Synthetic diamonds are practically identical to naturally grown diamonds physically, optically, and chemically and are making a place for themselves in the diamond consortium. The carbon structure is the same, making it extremely difficult to tell them apart, not only by non-specialists but even by jewelers. They are detectable but only using specialized equipment.
This creates the issue of lab-grown diamonds been passed off as natural diamonds, which cannot be labeled fake (because these are diamonds after all, just simply created differently), are definitely what the buyer pays for if they are expressly looking to purchase excavated diamonds. It’s reason enough to revoke companies’ credibility and diamond consortiums as a whole if a mishap of this sort is ever detected and has motivated prominent firms to send their stock for evaluation to make sure they are selling what they are saying they are.
A few of the questions that consider the gradual growth of the artificial diamond industry are this: how are these lab-grown diamonds different, how do they compare, and what are the advantages of buying a lab-grown diamond over a naturally created one.
The advantages are that they are cheaper, sometimes by even 40%, depending on the diamond. Unlike CZ or cubic zirconia (the cubic crystalline form of zirconium dioxide) or moissanite, which are some of the standard threats to the diamond industry, these are actual diamonds, so that’s a plus. The other thing that is often called a selling point. Is the fact that you have a guaranteed origin, therefore less of a chance of circulating blood diamonds. And, although there is some debate over this, they are also considered eco-friendly.
Those are some of the marketing strategies these companies are going for – calling them environmentally friendly and guaranteed conflict-free. But is this actually gaining traction in terms of appealing to people, or is the market swayed by the notion that if you want something that lasts forever, as symbolic of love – the way De Beers has pushed that campaign for years and years – it has to take forever to be created.
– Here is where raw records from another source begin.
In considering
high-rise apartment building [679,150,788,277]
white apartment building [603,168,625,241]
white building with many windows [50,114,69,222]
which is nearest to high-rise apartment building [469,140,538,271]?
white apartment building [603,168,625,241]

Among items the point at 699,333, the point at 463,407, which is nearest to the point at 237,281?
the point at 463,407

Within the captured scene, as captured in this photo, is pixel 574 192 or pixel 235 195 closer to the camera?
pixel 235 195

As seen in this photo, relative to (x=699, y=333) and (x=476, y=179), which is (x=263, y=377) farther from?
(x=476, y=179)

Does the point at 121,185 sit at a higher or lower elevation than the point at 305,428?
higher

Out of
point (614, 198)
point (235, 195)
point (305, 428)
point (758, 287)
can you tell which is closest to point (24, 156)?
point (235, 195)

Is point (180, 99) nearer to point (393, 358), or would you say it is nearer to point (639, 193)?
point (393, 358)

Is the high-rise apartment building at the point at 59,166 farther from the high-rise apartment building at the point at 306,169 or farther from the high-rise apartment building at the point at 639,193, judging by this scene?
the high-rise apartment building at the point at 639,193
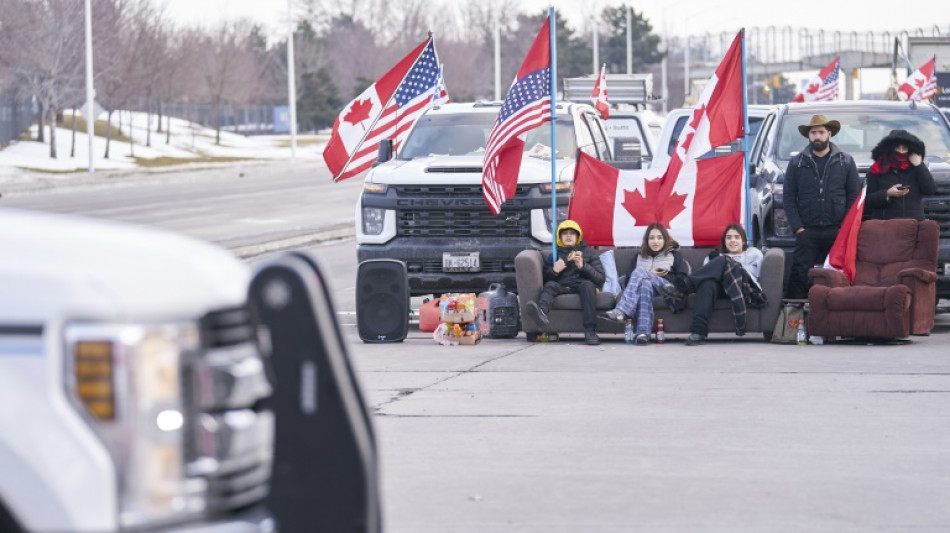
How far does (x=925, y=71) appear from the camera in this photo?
36.2 m

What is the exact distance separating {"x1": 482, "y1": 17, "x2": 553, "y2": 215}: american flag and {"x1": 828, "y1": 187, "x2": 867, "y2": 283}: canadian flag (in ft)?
10.3

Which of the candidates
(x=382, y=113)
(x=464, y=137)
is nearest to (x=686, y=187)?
(x=464, y=137)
It depends on the consumers, finally. Right now, there is a limited supply of lab-grown diamonds out there, so you can’t even find that many. The younger consumers are a lot concerned about these issues than perhaps the baby boomers and gen Xers. The other thing is that the natural diamond industry has a case to make for itself; some natural diamonds do impact the image of the country where they were mined. In a way, it’s not as black and white. Millennials are a natural constituency for these because they did not grow up with the classic De Beers “diamond is forever” campaign. For a lot of them, the association is with the Hollywood movie “Blood Diamond.” They are more socially conscious and more economically challenged.
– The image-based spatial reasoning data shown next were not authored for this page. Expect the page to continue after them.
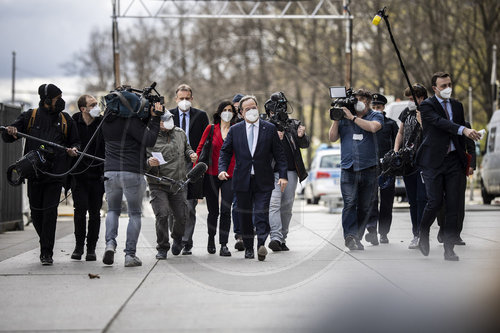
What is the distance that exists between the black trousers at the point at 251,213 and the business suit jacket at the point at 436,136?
1.83 metres

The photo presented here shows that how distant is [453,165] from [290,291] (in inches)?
118

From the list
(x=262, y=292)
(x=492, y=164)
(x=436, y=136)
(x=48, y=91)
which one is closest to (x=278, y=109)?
(x=436, y=136)

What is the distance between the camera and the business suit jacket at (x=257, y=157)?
394 inches

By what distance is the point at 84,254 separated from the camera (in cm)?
1074

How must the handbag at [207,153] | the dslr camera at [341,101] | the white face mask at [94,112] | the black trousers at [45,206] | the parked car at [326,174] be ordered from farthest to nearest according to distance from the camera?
the parked car at [326,174]
the dslr camera at [341,101]
the handbag at [207,153]
the white face mask at [94,112]
the black trousers at [45,206]

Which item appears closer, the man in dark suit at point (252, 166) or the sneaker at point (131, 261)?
the sneaker at point (131, 261)

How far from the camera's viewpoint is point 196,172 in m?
9.99

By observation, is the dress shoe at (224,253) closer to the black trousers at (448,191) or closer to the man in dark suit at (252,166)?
the man in dark suit at (252,166)

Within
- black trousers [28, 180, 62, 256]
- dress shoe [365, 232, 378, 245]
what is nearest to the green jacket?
black trousers [28, 180, 62, 256]

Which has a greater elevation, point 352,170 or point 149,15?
point 149,15

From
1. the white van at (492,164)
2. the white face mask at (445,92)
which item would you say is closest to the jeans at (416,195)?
the white face mask at (445,92)

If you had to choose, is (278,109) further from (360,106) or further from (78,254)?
(78,254)

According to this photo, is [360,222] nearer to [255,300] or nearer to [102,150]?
[102,150]

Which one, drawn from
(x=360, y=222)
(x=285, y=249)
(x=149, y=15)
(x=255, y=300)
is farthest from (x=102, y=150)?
(x=149, y=15)
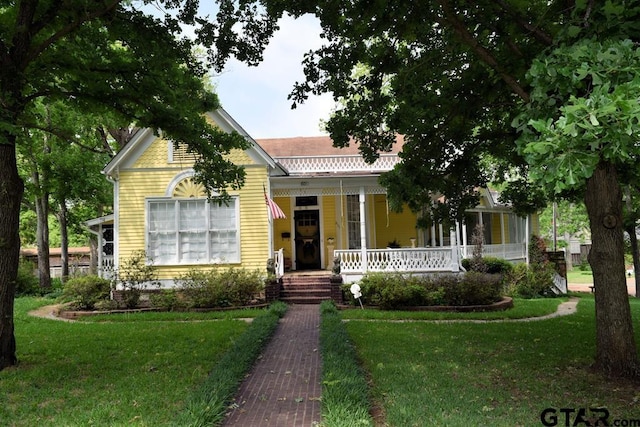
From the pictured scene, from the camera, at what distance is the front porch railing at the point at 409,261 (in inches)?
590

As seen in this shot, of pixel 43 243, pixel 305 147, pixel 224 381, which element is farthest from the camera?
pixel 305 147

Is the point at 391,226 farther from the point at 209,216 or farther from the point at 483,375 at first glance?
the point at 483,375

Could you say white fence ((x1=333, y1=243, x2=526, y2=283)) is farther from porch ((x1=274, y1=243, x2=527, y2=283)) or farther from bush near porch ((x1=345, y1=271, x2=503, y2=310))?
bush near porch ((x1=345, y1=271, x2=503, y2=310))

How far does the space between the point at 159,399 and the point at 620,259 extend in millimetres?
6246

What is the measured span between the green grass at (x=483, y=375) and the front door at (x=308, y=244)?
26.6ft

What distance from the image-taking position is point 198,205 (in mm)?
15367

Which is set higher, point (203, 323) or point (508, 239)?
point (508, 239)

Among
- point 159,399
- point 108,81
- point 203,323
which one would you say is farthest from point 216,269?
point 159,399

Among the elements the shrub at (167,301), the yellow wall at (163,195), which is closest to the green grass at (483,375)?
the yellow wall at (163,195)

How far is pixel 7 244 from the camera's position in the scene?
23.1 feet

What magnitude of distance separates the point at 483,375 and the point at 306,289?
8.88 m

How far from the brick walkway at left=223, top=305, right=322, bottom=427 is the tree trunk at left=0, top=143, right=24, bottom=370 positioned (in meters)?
3.95

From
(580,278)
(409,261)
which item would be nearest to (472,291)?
(409,261)

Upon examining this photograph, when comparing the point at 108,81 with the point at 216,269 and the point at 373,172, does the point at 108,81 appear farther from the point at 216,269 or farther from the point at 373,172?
the point at 373,172
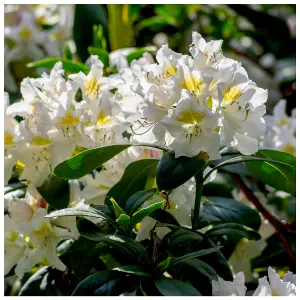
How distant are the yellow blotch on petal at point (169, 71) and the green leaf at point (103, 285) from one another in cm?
32

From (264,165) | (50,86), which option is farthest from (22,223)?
(264,165)

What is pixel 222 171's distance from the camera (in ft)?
4.78

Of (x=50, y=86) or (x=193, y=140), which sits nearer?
(x=193, y=140)

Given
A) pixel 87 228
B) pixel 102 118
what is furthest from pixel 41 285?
pixel 102 118

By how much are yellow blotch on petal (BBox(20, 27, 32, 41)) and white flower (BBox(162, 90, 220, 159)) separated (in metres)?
1.24

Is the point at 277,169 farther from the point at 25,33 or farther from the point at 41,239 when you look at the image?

Does this dilute the value of diamonds as a whole? Perhaps not. What is being noted is that not many new diamond mines are coming up. Eventually, the natural diamond reserve will become scarce, and possibly artificial diamonds can fill up some of the voids then.
While the traditional mining companies have not reacted well to artificial diamonds’ acceptability, the interesting thing is that De Beers actually has a subsidiary that makes synthetic diamonds. They make them for industrial purposes, but there’s always been a lot of speculation there if this becomes a big market, they could eventually jump into it. So, De Beers is already poised to get into the game. The advent of artificial diamonds reminds one of the cultured pearls of Mikimoto that initially were rejected but now have become even more coveted, one would argue. The point remains: one can expect to see more lab-grown diamonds making their way into jewelry boxes. The problem arises if it does so without the knowledge of the wearer. This is where the traceability of precious gems comes into play.** **Diamond consortiums such as Diamante have been created with the express aim to bring transparency and reliability to the diamond industry. It operates on a decentralized, immutable, and publicly accessible blockchain network and invites data input from every consortium participant. These participants could be anyone who makes up any part of this industry – miner, manufacturer, polisher, jeweler, or end customer. Knowing where your diamond came from (as the blockchain network would keep a record of its point of origin) would remove any scope of confusion. For a long time, only one kind of diamond knew there are two kinds of Diamonds natural and lab-created. The United States remains the biggest market for diamonds and could become the first big spot for the trade-in artificial diamonds.